CARS isn’t just a great animated flick, it’s a great movie that’s not just a, you’ll pardon the expression, character-driven story, but also an irresistible paean to life in the slow lane. The jaw-droppingly detailed and inventive animation takes second place to the dialogue, which, along with the 116-minute running time, might make this less than perfect for younger kids. For the rest of us, however, it’s a winner.
The lead car is Lighting McQueen (Owen Wilson), and though he is a very fast precision race car, he’s just not that smart when it comes to people skills. Still, he’s the rookie who came out of nowhere to be a contender for the racing’s most prestigious award, the Piston Cup, and as the film opens, he’s also the victim of both his own hubris and a twist of fate in that race. It’s that last that sends him on a cross-country journey with an unexpected detour to the remote, once-booming desert town of Radiator Springs, just off Route 66, and completely off the radar of the cars that zip by on the interstate just a few miles away.

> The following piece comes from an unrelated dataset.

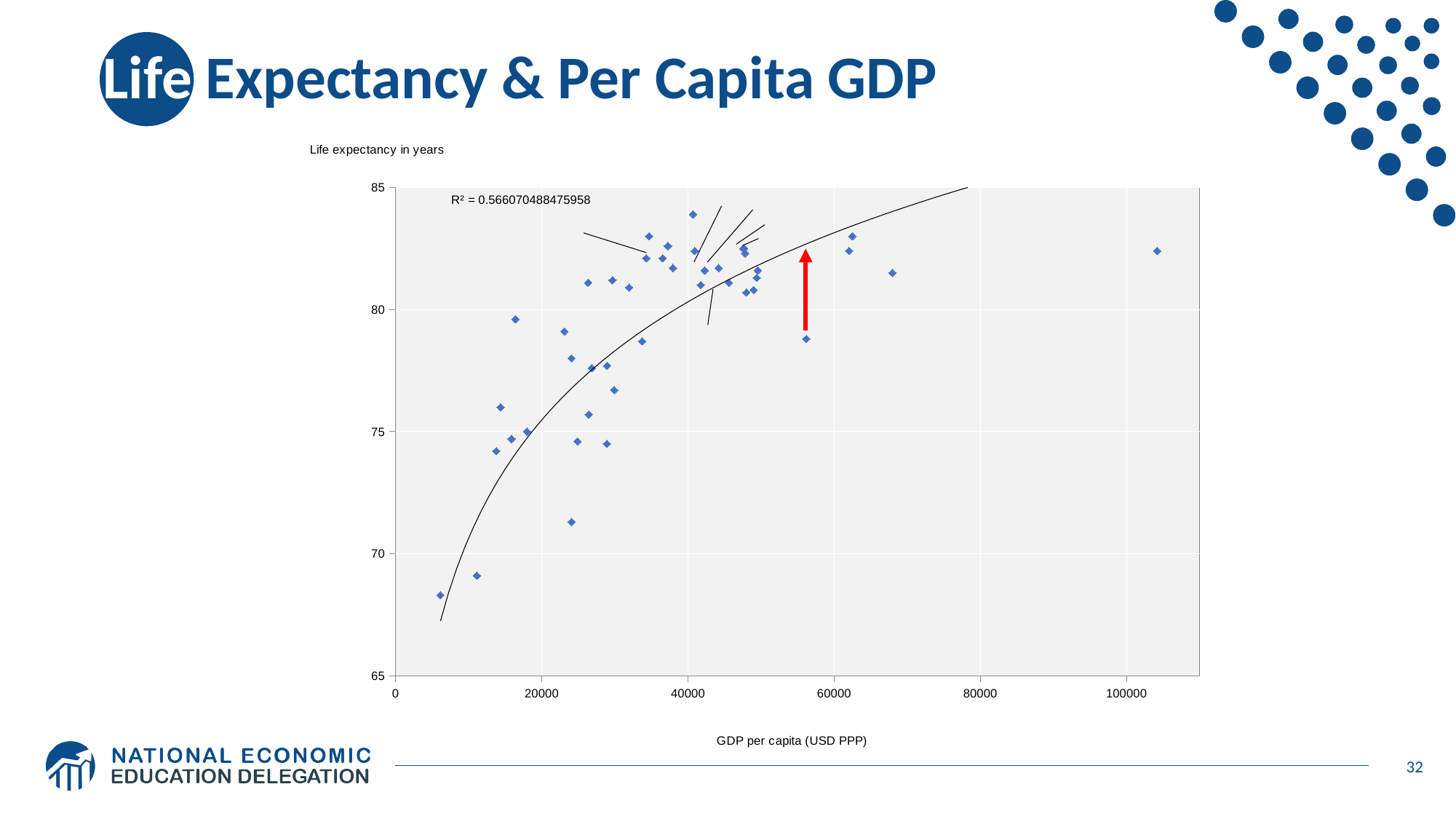
Is the life expectancy of the highest point on the chart greater or less than 80? greater Is the GDP per capita of the point with the lowest life expectancy greater or less than 20000? less What is the maximum value shown on the vertical axis? 85 What kind of chart is shown on the slide? scatter plot Does life expectancy generally rise or fall as GDP per capita increases along the x axis? rise What is the R² value printed on the chart? R² = 0.566070488475958 What is the label of the horizontal axis? GDP per capita (USD PPP) Is the life expectancy of the point marked by the red arrow (near 56000 GDP per capita) greater or less than 80? less Which has the higher life expectancy: the point at about 104000 GDP per capita or the point marked by the red arrow? the point at about 104000 GDP per capita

It’s not an auspicious arrival, involving as it does barbed wire, a cop car in hot pursuit, and damage to the town’s main street. It gets worse when Lightning is sentenced to repave the road before he’ll be allowed to continue on to California and the race of his life. He’s stuck in the middle of nowhere with an eccentric fleet of locals who have never heard of him and couldn’t care less about the race.
Of course, Lighting eventually starts to undergo an attitude adjustment, especially when Sally (Bonnie Hunt) the gorgeous Porsche who is Radiator Spring’s only lawyer and the owner of the Cozy Cone Motel (as in orange traffic hazard cones) begins to take a shine to him. That she is also the one who talked the local judge, Doc Hudson (Paul Newman), as in doctor of internal combustion, into passing the repaving sentence on him suddenly doesn’t seem to matter quite as much after she talks Lightning into taking a drive with her that doesn’t involve who gets there first.
The voice casting is brilliant and the animation captures real personalities in automobile grills, wheels, and windshields. Wilson is winsomely thick-headed, going from cocky to sweet while hitting all the right notes in between. Newman gets the imperious crustiness right, as well as the soft mushy spot right next to his carburetor. And the animators have wisely decided to give his car persona the eyes that are just the right dazzling shade of blue. Hunt’s Sally is smart and sweet with more than a dash of deadpan sass. There is a wistful tone in her voice when Sally is telling Lightning why she settled in the middle of the desert that is just beautiful and while the least showy of any of the characters, is a terrific performance judged against any other film character, animated or not.
As for the rest of the cast, who supply most of the dada-esque humor, there is Pixar veteran John Ratzenberger as Lightning’s pal Mack (as in truck), Cheech Marin playing pretty much himself as Ramone, the low-rider proprietor of Radiator Spring’s body paint shop, and George Carlin as the hippie VW bus who sells alternative fuel, which turns out to be more timely than even the writers might have imagined when penning this. It is a tribute to those writers and everyone else involved that Mater, the broken-down, buck-toothed tow truck played by Larry the Cable Guy, never becomes overbearing with his country hick schtick. Instead, he’s actually kinda cute, but not as cute as the herd of tractors that roam a landscape that includes mesas with vaguely automobile-like shapes and, in a typical example of Pixar puckishness, a formation that evokes the Cadillac Desert sculpture/installation.
CARS is heartwarming without being messy about it, and it gets a message across without getting persnickety. It’s all about following your bliss without taking yourself too seriously.